* BEGIN SOURCE EXCERPT *
Wicca Religious Freedom

Wicca Religious Freedom Image
You know, it seems to us that people--especially those in the Wiccan/pagan community--don't understand the term that serves as the title of these thoughts. Religious freedom means that you have the one and only right and true path... for you. And it means that you are allowed to pursue the path of your choice without let or hindrance--so long as you obey the secular laws of the land.

It means as well (here's the corollary) that you do not have the right to criticize anyone else's path or to try to amend it. You've got freedom? They've got freedom. Yet we witness such leaning-on behavior ad nauseam; it seems to be a pervasive culturally-inflicted trait in luckless individuals whose minds have been twisted into knots. Leaning on other people is not a duty and it is not a right. Such a mindset is an intrinsic part of the duality attitude of ethnic monotheism. Black and white, good and evil, either/or, no gray scales, and (god forbid) no color. Yvonne sometimes wishes (vainly, of course) that freedom of religion could also mean freedom from religion.
* END SOURCE EXCERPT *
* BEGIN DATA PROVIDED *
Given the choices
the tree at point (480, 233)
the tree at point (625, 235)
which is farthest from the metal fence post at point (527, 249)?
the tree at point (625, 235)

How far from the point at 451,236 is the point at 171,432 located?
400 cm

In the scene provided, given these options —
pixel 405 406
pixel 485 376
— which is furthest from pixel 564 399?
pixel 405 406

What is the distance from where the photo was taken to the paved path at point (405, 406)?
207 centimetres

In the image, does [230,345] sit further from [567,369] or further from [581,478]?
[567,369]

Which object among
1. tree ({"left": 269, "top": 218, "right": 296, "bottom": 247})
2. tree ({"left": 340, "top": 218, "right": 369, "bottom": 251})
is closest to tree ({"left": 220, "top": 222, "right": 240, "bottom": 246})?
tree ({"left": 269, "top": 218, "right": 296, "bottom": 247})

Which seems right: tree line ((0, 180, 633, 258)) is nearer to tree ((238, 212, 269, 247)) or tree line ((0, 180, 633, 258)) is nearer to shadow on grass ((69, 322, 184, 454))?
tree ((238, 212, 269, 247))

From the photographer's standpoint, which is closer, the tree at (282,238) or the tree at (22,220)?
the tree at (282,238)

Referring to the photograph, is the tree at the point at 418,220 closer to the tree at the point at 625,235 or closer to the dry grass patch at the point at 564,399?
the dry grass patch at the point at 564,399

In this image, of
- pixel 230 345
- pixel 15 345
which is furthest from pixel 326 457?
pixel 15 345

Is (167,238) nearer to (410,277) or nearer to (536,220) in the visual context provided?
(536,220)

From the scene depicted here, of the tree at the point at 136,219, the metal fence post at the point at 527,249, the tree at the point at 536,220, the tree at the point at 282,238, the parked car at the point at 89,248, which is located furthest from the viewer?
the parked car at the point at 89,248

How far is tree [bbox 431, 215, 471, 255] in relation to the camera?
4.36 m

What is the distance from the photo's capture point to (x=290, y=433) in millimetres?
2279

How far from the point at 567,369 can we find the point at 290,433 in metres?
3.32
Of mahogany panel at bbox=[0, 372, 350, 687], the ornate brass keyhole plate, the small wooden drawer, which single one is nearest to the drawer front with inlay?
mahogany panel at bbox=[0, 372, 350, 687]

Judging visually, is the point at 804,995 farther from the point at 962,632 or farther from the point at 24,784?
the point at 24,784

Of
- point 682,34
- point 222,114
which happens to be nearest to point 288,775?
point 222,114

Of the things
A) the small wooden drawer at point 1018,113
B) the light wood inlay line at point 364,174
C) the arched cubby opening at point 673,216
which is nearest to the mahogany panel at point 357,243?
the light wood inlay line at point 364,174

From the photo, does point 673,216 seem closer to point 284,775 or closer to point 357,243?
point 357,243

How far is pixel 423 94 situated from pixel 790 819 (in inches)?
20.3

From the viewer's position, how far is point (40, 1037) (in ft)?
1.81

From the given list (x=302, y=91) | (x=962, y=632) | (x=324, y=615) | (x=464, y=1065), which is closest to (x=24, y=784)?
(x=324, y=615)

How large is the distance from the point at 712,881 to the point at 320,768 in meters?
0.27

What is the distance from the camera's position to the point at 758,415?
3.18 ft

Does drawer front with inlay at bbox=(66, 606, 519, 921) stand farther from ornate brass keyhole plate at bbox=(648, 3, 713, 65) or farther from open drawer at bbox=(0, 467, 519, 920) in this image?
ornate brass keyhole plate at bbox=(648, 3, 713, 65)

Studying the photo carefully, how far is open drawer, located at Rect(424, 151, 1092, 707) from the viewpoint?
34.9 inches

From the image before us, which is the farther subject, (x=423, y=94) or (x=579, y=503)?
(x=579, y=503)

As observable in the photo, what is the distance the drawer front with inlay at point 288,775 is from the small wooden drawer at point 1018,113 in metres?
* END DATA PROVIDED *
TASK STATEMENT » Copy word for word the part of the religious freedom passage between "It means as" and "freedom from religion.", inclusive.

CORRECT RESULT »
It means as well (here's the corollary) that you do not have the right to criticize anyone else's path or to try to amend it. You've got freedom? They've got freedom. Yet we witness such leaning-on behavior ad nauseam; it seems to be a pervasive culturally-inflicted trait in luckless individuals whose minds have been twisted into knots. Leaning on other people is not a duty and it is not a right. Such a mindset is an intrinsic part of the duality attitude of ethnic monotheism. Black and white, good and evil, either/or, no gray scales, and (god forbid) no color. Yvonne sometimes wishes (vainly, of course) that freedom of religion could also mean freedom from religion.